Share your dilemmas and get honest opinions from other Mumsnetters.

To see ex once a week.

30 replies

FifiVoldemortsChavvyCousin · 07/03/2018 22:05

Recently ended an emotionally abusive marriage of 5 years (Ex = ‘Sam’). I was a single parent when I met Sam and DD knows Sam as ‘dad’ as he was on the scene since she was 4, married when she was 7. Her real dad - not interested.

For the last 4 months since separating we’ve been having dinner at home once a week and she tells him about school etc. I would not have her meet him alone as he has very very poor judgment about many things. It breaks my heart each time we have these dinners.

I feel like I can’t move on, but I can’t sever DDs relationship with her stepdad.

OP posts:
bettinasofine · 07/03/2018 22:20

I'd be inclined to cut ties

FifiVoldemortsChavvyCousin · 07/03/2018 22:25

And so DD loses her ‘dad’?

OP posts:
PinkHeart5914 · 07/03/2018 22:27

The man is abusive and his not her dad anyway so yes I’d absolutely cut ties. I wouldn’t want somebody abusive in my child’s life

RoseAndRose · 07/03/2018 22:32

Could you find someone else to supervise the contact?
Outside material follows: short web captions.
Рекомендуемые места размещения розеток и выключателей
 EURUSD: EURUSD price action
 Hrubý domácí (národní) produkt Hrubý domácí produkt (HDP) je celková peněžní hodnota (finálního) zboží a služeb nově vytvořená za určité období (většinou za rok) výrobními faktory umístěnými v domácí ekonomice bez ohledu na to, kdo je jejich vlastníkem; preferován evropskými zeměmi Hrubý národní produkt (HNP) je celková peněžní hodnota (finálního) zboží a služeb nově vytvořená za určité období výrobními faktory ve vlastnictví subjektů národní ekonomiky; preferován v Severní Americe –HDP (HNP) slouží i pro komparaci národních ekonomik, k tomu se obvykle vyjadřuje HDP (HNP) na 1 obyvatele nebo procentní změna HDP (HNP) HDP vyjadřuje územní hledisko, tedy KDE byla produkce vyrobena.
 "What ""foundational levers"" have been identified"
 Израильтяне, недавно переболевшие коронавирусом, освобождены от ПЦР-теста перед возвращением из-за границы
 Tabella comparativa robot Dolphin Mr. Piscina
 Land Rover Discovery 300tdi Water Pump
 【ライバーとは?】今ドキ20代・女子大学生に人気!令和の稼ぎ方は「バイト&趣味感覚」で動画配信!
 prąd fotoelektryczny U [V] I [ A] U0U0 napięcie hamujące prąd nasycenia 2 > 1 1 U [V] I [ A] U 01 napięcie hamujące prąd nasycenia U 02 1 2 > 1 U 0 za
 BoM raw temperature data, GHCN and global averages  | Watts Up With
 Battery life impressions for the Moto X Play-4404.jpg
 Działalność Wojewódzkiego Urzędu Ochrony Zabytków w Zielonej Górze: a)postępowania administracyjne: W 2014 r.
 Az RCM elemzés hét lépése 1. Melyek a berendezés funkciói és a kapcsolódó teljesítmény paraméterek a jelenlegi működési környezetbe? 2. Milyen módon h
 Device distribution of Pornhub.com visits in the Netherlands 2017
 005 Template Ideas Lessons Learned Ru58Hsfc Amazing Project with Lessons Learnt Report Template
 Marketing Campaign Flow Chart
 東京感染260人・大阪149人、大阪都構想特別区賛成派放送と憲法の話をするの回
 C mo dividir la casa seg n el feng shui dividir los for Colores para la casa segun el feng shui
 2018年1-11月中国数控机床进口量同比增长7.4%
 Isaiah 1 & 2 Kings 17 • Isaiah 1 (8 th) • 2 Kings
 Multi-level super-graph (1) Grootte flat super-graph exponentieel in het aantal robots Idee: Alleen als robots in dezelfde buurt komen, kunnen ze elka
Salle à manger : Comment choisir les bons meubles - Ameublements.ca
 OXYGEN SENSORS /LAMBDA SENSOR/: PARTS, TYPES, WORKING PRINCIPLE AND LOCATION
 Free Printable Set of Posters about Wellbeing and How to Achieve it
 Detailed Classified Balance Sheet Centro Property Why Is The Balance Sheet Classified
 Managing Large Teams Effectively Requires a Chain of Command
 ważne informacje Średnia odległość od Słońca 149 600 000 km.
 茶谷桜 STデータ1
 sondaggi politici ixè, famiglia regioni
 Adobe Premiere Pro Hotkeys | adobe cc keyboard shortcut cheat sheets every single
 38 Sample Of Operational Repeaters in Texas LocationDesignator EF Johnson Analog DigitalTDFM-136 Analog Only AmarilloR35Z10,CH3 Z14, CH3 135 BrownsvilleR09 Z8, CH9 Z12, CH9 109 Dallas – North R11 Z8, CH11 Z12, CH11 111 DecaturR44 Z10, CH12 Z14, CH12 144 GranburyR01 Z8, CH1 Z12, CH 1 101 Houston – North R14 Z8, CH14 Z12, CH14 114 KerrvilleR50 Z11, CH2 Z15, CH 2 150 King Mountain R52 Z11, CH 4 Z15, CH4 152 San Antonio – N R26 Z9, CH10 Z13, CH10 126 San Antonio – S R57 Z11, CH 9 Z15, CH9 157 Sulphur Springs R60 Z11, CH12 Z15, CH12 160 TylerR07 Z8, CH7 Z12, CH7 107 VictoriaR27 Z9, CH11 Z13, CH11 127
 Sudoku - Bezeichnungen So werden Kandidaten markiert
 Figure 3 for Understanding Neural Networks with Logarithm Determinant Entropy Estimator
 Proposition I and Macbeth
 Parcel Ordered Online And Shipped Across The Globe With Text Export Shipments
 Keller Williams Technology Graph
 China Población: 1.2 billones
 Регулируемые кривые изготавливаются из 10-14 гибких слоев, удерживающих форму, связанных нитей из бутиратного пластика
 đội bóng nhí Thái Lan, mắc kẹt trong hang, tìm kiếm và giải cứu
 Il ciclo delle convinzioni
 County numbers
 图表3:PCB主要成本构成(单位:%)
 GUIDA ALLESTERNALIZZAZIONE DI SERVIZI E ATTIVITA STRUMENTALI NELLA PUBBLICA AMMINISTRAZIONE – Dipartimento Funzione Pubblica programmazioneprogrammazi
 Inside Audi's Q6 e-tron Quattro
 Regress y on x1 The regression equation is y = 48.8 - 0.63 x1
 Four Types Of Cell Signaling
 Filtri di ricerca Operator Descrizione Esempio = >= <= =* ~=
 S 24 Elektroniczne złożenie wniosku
Good on both of you for putting her first.

Ebony69 · 07/03/2018 22:36

How was he as a father figure?

FifiVoldemortsChavvyCousin · 07/03/2018 22:39

RoseandRose

I was quite isolated and am still building myself up but have have no one I would be able to ask such a regular favour.

OP posts:
FifiVoldemortsChavvyCousin · 07/03/2018 22:40

Ebony

He was fine apart from destroying the child’s mother emotionally Hmm

OP posts:
DalekDalekDalek · 07/03/2018 22:46

If you don't trust his judgement and he's been abusive then yes cutting ties is ok. It would be different if he was your DDs biological father but he isn't. Maybe gradually reduce contact so your DD doesn't notice him suddenly disappearing so much.

AnathemaPulsifer · 07/03/2018 22:50

Think forward, to when she's older. Do you want her to have a loving relationship with the man who destroys her mother emotionally? He's not even her dad.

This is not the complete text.